27 aralik 2019’da babamin vefat etmesiyle baslayan, uc ay sonra da evliligimin bitmesiyle sonuclanan kirilmalar silsilesidir. Bu saatten sonra hicbir sey ama hicbir sey umrumda degil artik.
babamı hastaneye kaldırdıklarını öğrendiğimiz an. neticede 31 yaşında felç kaldı. o sıra ben 7 yaşımda idim. babamın, benimle futbol oynarken topa vuran ayakları bir anda tutmaz oldu ve hayatımız 360 derece değişti..ben de bir daha topa vurmadım zaten.

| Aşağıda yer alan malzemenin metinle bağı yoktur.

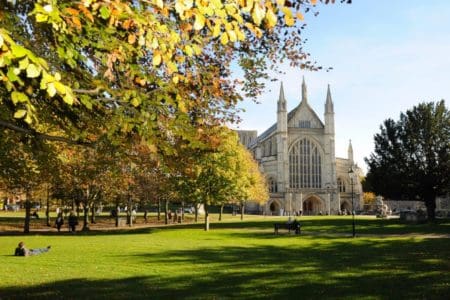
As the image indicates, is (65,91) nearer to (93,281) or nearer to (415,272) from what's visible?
(93,281)

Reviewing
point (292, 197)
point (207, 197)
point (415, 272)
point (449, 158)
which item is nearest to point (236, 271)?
point (415, 272)

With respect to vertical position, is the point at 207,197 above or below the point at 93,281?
above

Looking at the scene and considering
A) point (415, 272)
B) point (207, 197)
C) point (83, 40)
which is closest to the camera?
point (83, 40)

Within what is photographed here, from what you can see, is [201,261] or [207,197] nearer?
[201,261]

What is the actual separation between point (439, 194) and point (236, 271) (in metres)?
41.5

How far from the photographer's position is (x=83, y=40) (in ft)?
20.8

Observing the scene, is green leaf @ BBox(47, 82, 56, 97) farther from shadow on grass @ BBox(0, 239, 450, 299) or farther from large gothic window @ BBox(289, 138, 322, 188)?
large gothic window @ BBox(289, 138, 322, 188)

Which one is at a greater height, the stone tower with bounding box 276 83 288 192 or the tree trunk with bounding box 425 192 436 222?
the stone tower with bounding box 276 83 288 192

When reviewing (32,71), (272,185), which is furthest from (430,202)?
(272,185)

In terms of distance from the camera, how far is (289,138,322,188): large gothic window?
9519 centimetres

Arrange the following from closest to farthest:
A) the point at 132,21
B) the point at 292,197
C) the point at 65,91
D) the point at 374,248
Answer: the point at 65,91, the point at 132,21, the point at 374,248, the point at 292,197

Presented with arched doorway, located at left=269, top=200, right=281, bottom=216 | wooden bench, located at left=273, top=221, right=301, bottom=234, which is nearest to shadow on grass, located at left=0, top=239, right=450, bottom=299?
wooden bench, located at left=273, top=221, right=301, bottom=234

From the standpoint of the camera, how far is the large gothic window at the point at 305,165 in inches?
3748

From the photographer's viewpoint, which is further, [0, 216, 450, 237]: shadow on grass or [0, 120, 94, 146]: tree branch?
[0, 216, 450, 237]: shadow on grass
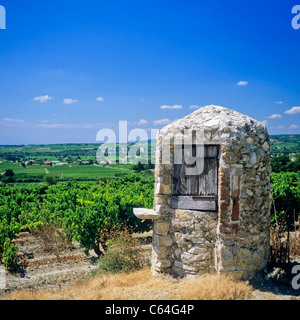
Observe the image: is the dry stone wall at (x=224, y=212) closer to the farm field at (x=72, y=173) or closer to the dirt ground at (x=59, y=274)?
the dirt ground at (x=59, y=274)

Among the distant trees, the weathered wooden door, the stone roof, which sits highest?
the stone roof

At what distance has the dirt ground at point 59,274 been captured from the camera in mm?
6402

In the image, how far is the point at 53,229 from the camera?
1186 cm

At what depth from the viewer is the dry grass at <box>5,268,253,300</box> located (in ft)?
19.4

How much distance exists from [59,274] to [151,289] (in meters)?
4.61

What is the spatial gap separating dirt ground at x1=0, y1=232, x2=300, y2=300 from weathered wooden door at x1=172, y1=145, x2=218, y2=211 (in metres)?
2.23

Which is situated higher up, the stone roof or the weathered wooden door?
the stone roof

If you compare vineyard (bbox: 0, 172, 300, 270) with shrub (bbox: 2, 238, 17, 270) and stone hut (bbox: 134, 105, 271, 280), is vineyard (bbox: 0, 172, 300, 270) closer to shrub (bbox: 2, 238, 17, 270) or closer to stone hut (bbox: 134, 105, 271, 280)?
shrub (bbox: 2, 238, 17, 270)

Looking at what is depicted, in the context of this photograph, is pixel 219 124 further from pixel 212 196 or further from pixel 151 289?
pixel 151 289

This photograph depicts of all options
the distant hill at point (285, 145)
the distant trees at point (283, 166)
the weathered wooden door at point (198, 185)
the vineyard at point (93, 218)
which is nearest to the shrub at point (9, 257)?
the vineyard at point (93, 218)

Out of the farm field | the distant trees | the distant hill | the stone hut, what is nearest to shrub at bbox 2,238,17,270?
the stone hut

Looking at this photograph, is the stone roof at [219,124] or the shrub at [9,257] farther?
the shrub at [9,257]

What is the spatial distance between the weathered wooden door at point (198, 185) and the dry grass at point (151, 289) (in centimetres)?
167

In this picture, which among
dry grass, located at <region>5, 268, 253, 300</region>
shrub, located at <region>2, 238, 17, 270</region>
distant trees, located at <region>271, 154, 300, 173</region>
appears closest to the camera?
dry grass, located at <region>5, 268, 253, 300</region>
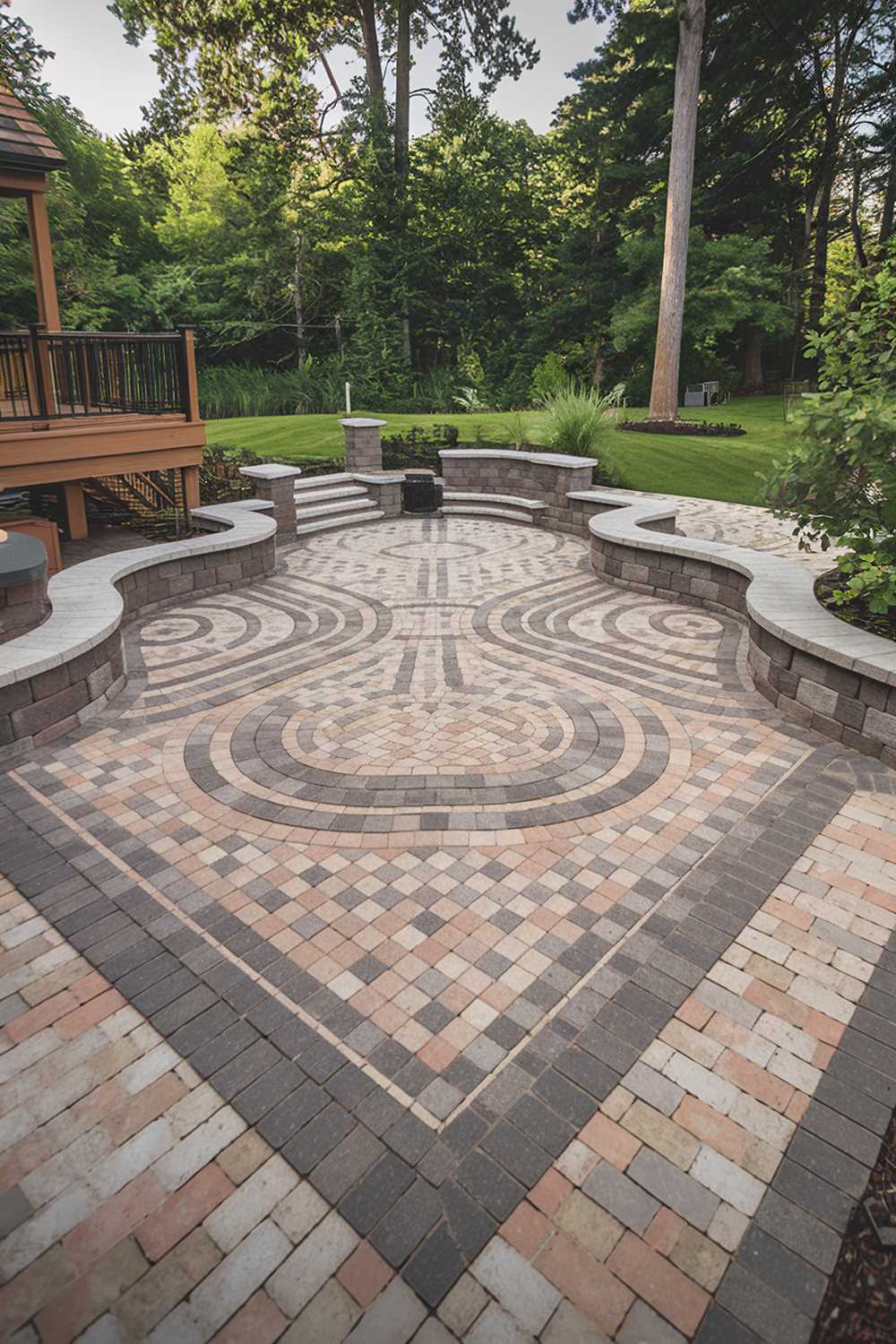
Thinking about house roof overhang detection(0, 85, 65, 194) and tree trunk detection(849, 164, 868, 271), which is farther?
tree trunk detection(849, 164, 868, 271)

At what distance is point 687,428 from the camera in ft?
59.4

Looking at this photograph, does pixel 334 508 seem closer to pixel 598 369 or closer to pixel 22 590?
pixel 22 590

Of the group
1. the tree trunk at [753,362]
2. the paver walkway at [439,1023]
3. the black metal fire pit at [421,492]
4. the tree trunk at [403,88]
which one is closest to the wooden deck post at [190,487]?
the black metal fire pit at [421,492]

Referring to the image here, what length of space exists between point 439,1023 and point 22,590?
15.1ft

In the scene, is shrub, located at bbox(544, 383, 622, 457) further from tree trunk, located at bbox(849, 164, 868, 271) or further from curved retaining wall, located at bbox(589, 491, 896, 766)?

bana saygı göstermeyen, sürekli nankörlük eden, benim enerjimle sadece kendi hayatını güzelleştiren, bencil, iyilikten anlamayan, ben sıkıntı çekerken eller havaya modunda eğlenmeye devam eden birini hayatımdan çıkarttığım, tüm iletişimi kestiğim gün nefes almaya başladım. o gün anladım ki bu hayata bir kere geliniyor, o yüzden iyi yaşamak ve başka kimseye gereğinden fazla değer vermemek gerekiyormuş.
Kaç yaşımda olduğumu hatırlamadığım bir dönemde yüzleştiğim gerçeklerdi. Sonrasında hayata bakışım, insanlara olan inancım, sevmek ve sevilmeye dair tüm bildiklerim yalan olmuştu. O zamandan beri de öyle.
Bir diğeri de dedemin vefatı oldu sanırım. Sonrasında ben tamamen değiştim.
Üç sene önce bugün. Arkamdan dalga geçildiği an bambaşka bir duygu sarar çevremi. Oradan kurtulmak için elimden geleni yaparım ama karşı tarafın bir güzel ağzını burnunu yamultarak. Her şey aniden gelişir. O günden sonra gerçek ve yürekten sevdiğim kişiler hariç kimseyle samimi olamadım.
sanırım 10 yaşında babamın adi bir insan olduğunu anladığım an. çünkü hep babalar kızlarını severler, hep yanında olurlar diye bilirdim. meğer terkedebiliyorlarmış.